A la porte
de Vincent Delecroix

critiqué par Clarabel, le 23 mars 2004
( - 48 ans)


La note:  étoiles
Ballade surréelle ...
"A la porte" est un voyage entre le rêve et la réalité, introduisant un éminent professeur de philosophie, âgé de quatre-vingt ans, qui se retrouve à la porte de son appartement, un dimanche, à midi. Son jeune disciple a claqué la porte, le vieil homme est également sorti sur le palier, et puis trop tard lorsqu'il s'aperçoit que la porte s'est refermée avec ses clefs sur le guéridon de l'entrée. Bref, notre homme est énervé. Son voisin du dessus possède un double de son trousseau, mais ce dernier est parti, comme à son habitude, déjeuner chez sa mère. Bon... reste le gardien de l'immeuble, un abruti de première, qui passe son dimanche à nettoyer sa voiture et regarder la formule 1 à la télévision.
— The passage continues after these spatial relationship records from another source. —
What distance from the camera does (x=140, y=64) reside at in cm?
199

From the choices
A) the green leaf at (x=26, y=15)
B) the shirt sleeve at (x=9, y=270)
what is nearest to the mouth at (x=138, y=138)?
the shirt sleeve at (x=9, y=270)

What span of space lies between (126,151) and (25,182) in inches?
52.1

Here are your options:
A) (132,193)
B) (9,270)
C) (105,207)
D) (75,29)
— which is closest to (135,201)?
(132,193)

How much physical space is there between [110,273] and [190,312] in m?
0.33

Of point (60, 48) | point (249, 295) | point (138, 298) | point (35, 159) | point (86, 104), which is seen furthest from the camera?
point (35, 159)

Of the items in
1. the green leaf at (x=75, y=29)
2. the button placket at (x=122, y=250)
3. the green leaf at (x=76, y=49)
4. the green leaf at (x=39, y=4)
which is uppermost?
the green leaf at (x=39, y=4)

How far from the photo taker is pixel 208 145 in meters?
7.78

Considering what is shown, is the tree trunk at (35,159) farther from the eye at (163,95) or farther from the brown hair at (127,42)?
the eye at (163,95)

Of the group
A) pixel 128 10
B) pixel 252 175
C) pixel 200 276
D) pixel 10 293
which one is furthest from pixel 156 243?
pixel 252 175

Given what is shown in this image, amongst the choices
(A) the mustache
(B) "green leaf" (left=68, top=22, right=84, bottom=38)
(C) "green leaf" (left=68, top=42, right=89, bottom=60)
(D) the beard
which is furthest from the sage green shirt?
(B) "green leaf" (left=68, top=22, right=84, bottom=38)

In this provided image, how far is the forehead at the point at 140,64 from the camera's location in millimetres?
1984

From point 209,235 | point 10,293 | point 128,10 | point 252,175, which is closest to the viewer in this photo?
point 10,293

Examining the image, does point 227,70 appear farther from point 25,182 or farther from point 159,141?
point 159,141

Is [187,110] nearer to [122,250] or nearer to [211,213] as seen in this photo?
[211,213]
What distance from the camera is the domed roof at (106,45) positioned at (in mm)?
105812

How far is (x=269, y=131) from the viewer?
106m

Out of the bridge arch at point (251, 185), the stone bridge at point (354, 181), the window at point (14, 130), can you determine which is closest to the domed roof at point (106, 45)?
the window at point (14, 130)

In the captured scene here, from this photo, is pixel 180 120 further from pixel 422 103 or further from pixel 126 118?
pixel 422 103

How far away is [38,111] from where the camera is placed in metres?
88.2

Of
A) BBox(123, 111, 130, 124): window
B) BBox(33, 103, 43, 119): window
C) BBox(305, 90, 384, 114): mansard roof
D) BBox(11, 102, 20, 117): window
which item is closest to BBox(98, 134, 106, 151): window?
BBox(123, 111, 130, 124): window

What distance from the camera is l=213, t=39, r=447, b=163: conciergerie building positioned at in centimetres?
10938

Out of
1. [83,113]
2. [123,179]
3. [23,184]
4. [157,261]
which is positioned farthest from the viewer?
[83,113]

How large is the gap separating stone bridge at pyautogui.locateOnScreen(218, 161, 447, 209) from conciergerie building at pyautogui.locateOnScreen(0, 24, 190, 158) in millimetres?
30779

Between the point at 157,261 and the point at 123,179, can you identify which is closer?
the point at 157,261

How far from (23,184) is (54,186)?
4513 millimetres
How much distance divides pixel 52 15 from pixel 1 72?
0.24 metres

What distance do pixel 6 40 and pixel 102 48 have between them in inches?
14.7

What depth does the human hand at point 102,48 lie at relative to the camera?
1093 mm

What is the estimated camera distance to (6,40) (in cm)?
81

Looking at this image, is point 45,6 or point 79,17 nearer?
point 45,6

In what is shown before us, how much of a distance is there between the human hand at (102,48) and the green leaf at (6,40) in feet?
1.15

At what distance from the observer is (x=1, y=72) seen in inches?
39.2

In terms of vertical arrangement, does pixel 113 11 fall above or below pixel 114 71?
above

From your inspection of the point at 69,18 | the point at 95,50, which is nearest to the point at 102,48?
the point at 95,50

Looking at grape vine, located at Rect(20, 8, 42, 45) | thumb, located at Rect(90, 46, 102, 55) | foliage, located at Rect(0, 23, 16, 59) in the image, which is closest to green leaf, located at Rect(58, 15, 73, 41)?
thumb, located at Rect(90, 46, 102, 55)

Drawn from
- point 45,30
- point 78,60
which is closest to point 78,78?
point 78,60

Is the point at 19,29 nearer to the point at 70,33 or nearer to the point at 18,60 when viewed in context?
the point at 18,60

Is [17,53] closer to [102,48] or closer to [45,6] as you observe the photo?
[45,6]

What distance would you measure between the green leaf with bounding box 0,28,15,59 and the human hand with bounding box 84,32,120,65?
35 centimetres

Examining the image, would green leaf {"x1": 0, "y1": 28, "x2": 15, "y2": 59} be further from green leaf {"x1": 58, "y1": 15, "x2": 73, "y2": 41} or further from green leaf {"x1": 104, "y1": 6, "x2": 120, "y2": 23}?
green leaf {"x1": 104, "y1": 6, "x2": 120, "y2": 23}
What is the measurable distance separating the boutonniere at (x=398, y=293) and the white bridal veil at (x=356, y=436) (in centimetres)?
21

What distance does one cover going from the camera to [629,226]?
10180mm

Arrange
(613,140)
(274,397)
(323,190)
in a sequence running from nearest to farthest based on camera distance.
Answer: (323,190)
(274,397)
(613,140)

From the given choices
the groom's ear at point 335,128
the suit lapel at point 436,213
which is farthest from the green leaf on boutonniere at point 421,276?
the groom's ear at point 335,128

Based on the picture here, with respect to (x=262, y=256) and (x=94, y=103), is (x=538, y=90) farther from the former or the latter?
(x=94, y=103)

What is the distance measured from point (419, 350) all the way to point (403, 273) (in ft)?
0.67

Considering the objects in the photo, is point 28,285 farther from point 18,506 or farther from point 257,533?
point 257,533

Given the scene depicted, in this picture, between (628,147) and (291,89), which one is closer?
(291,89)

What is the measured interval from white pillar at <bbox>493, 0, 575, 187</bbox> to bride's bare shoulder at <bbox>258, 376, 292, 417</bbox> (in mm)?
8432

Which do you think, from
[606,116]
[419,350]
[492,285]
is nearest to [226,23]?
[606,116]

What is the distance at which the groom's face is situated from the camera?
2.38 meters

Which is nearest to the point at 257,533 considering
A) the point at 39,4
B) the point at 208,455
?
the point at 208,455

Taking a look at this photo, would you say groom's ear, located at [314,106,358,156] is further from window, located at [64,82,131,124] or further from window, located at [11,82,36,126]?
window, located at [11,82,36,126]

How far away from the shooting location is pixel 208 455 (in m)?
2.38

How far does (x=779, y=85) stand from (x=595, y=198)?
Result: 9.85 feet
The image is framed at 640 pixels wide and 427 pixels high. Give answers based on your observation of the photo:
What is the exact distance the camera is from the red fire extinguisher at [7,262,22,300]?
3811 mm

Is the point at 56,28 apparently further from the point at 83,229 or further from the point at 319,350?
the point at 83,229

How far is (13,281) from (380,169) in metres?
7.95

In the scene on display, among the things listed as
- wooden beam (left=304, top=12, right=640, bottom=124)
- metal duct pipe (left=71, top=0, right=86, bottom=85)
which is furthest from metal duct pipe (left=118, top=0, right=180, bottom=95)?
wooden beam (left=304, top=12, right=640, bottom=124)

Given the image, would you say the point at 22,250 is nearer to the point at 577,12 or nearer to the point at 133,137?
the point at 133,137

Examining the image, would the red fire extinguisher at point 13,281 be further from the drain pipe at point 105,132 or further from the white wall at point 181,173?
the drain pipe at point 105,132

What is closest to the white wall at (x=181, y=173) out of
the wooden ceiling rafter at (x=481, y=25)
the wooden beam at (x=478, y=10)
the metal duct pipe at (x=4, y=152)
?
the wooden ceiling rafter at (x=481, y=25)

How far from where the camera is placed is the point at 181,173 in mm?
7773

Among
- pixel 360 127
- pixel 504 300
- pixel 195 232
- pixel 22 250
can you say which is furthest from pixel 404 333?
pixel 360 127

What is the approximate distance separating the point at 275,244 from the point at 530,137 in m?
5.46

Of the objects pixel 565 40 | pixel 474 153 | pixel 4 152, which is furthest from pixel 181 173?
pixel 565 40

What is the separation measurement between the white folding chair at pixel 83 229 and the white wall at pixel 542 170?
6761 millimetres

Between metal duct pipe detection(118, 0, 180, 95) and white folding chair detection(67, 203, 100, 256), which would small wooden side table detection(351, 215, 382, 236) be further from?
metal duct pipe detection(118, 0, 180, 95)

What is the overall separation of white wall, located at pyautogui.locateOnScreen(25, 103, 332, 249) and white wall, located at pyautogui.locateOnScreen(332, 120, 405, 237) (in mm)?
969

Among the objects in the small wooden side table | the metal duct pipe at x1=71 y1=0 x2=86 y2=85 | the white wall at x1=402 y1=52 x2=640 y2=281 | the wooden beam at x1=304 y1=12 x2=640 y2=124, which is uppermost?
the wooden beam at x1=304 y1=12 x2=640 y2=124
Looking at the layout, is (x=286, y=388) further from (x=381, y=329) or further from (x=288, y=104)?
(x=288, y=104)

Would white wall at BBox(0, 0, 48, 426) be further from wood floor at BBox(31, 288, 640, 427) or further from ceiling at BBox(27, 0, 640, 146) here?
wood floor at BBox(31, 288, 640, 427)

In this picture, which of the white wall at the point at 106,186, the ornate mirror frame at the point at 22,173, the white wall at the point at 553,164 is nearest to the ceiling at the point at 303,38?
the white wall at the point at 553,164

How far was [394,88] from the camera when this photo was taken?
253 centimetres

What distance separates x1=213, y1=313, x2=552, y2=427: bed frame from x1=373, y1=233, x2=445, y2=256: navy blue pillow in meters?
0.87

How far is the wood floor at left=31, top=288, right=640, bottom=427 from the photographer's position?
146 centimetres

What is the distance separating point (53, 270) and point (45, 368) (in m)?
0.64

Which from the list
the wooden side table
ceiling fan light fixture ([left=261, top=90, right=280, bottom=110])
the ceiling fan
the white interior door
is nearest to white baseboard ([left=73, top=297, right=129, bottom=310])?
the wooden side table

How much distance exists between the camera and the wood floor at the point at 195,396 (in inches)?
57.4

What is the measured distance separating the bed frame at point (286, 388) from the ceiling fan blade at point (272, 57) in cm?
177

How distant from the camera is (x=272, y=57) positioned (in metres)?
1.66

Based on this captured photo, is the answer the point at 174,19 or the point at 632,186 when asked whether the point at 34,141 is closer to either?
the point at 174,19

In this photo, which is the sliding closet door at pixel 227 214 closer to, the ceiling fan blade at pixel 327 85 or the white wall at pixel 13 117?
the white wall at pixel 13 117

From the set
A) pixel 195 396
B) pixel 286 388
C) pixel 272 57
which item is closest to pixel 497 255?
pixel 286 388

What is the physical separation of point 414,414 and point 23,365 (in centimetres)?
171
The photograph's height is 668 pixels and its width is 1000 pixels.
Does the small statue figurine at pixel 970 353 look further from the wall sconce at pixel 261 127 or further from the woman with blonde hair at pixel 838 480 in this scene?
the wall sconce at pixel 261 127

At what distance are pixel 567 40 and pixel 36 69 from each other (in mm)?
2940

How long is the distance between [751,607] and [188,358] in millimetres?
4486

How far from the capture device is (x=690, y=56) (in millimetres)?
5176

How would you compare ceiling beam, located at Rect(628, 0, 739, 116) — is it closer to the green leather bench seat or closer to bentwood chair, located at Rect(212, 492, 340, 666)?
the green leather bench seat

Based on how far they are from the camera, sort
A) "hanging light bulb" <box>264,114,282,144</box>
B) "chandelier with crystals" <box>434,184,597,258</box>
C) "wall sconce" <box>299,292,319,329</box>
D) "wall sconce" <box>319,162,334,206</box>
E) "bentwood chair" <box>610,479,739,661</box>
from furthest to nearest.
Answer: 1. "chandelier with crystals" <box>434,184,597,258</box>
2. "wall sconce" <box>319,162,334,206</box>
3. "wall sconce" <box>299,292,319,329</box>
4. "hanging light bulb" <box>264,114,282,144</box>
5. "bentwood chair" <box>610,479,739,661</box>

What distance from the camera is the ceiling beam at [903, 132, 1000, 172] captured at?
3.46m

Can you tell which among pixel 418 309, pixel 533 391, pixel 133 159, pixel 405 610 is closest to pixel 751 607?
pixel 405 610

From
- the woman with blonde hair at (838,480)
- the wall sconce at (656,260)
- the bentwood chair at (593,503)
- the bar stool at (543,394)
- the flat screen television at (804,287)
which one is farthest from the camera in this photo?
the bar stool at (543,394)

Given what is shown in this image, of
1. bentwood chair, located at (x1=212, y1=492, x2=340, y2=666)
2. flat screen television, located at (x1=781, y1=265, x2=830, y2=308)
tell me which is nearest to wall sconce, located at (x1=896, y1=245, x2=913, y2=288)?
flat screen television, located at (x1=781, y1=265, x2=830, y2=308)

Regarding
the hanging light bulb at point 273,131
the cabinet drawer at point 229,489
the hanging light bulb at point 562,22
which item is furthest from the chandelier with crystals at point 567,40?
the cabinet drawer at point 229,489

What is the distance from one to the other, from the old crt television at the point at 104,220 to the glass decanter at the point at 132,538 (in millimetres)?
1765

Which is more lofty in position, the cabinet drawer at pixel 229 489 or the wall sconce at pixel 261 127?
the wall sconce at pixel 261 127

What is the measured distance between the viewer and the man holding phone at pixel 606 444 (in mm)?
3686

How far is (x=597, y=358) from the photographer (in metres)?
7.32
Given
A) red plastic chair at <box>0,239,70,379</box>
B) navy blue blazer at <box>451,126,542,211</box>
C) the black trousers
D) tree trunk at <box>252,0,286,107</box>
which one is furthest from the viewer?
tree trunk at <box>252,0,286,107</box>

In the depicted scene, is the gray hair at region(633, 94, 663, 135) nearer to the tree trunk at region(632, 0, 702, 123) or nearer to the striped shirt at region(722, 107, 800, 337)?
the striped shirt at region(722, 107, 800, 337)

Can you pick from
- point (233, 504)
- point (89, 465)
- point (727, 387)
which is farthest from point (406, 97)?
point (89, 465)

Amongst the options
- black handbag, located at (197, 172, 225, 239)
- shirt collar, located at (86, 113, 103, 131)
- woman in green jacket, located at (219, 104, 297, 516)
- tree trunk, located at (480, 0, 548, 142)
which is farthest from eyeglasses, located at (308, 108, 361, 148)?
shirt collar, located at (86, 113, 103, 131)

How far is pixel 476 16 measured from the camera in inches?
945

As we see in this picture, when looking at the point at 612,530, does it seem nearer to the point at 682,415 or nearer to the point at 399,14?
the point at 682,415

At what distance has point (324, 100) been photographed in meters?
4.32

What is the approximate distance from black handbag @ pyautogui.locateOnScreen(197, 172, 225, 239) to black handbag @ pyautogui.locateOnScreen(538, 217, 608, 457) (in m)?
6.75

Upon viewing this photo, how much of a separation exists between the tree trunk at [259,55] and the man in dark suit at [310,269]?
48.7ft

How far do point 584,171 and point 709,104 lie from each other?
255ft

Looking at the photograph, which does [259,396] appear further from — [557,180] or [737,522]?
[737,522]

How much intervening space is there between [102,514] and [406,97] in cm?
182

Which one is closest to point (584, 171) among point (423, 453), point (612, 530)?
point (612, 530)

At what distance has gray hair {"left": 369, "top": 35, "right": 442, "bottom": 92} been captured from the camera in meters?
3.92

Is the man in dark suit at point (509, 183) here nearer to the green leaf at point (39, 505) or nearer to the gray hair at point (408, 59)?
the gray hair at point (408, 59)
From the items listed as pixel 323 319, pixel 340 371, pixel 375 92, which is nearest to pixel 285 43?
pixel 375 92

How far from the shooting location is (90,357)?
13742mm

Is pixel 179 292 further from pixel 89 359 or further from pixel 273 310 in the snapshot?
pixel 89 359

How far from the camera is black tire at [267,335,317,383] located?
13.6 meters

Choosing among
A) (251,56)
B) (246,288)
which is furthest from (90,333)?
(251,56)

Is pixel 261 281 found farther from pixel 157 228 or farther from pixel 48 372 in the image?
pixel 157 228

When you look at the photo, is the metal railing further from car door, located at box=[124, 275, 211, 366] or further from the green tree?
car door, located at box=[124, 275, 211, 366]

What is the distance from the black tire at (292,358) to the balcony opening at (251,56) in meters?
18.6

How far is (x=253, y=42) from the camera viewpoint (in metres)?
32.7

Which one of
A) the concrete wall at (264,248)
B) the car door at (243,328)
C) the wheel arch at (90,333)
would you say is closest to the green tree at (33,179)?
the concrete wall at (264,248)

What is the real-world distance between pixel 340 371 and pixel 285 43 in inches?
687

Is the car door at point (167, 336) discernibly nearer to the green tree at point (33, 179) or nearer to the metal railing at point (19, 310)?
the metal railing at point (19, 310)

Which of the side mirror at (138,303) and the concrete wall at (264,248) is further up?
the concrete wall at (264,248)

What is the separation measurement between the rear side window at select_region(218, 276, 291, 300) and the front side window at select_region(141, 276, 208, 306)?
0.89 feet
Il tambourine chez lui, plusieurs fois, pourtant il entend les bruits des assiettes qu'on sert et dessert, le son de la télévision, la porte de derrière qui claque.. mais personne ne vient ouvrir. Notre homme est à la rue, un dimanche midi. Sa soeur, une galériste de renom, est son dernier recours. Mais au lieu de lui téléphoner pour qu'elle accourt, il se résoud à sortir, se promener, et va déjeuner dans un restaurant. Savourant un plateau d'huitres, il s'aperçoit que le paysage change, mue, et fait un saut en arrière.. Soudain son père arrive à sa table et lui parle, ou plutôt il écoute les malheurs de son fils sans piper mot, puis il lui annonce qu'il doit partir : il a un train à prendre, sa femme l'attend, il va être en retard.
Le présent revient. Loin de déroûter notre presonnage, l'histoire ne va pas cesser de nous surprendre. Est-ce un rêve ? est-ce la réalité ? et quel est le véritable sens de cette réalité ? A la porte de quoi, se trouve-t-il finalement ?.. En toute fin de roman, on se pose beaucoup de questions.
"A la porte" est un roman étrange qui nous bascule d'avant en arrière, au-delà des parois du réel, entre le songe, le mirage et l'amère certitude d'un présent faussé. Vincent Delecroix a eu la géniale idée de centrer son roman sur son personnage du vieil homme de quatre-vingt ans, ancien professeur de philosophie, et qui écrit désormais des livres de philosophie ("mais des livres que personne ne lit, personne ne comprend"). Personnage bougon, irrascible et rouspéteur, il fustige la société, la culture et l'existence en elle-même.
Intéressant...
Se découvrir sans le vouloir 7 étoiles

La situation de départ est banale, voire ridicule. Un professeur de philosophie à la retraite qui enseigne Phédon à un jeune élève se dispute avec celui-ci qu’il qualifie de petit con, un concours de circonstances place l’enseignant à la porte de chez lui, l’étudiant a claqué la porte en se trouvant du mauvais côté... ô rage ô désespoir, la terreur s’installe rien qu’à l’idée de devoir déambuler au milieu de ce monde moderne qui produit tant de bons à rien. Très rapidement, le cerveau du héros se met en branle, ce claquement de porte lui paraît bien moins innocent qu’il ne l’est en réalité, c’est un signe du destin, Aristote refait surface : "Malheur à celui qui se trouve lui-même à la porte de sa propre pièce : il n’aura plus ni foyer ni loi, comme dit Aristote, il sera comme une bête sauvage, moins qu’un homme, isolée au milieu de toutes ces bêtes apprivoisées qui sont elles-mêmes moins que des hommes, claquemurées dans leur petit réduit décoré de télévision et de penderies."
Le professeur erre de rue en rue, se laisse noyer par le flot de ses souvenirs. Il croit voir son père décédé attablé à une terrasse ou rêve qu’il se promène nu en pleine rue, il commence à se demander qui il est et quel est ce monde étrange qui l’entoure. Au-delà d’une simple mésaventure, c’est toute une réflexion sur soi et sur la vie qui se crée, sur la solitude, l’errance, la mort, le changement et ses contemporains (ce dernier point valant d’ailleurs à Vincent Delecroix l’occasion d’exprimer toute la richesse de son ironie et de son humour).
Une porte qui se ferme, une autre qui s’ouvre, une belle réflexion sur la vie, avec beaucoup de pudeur et de poésie.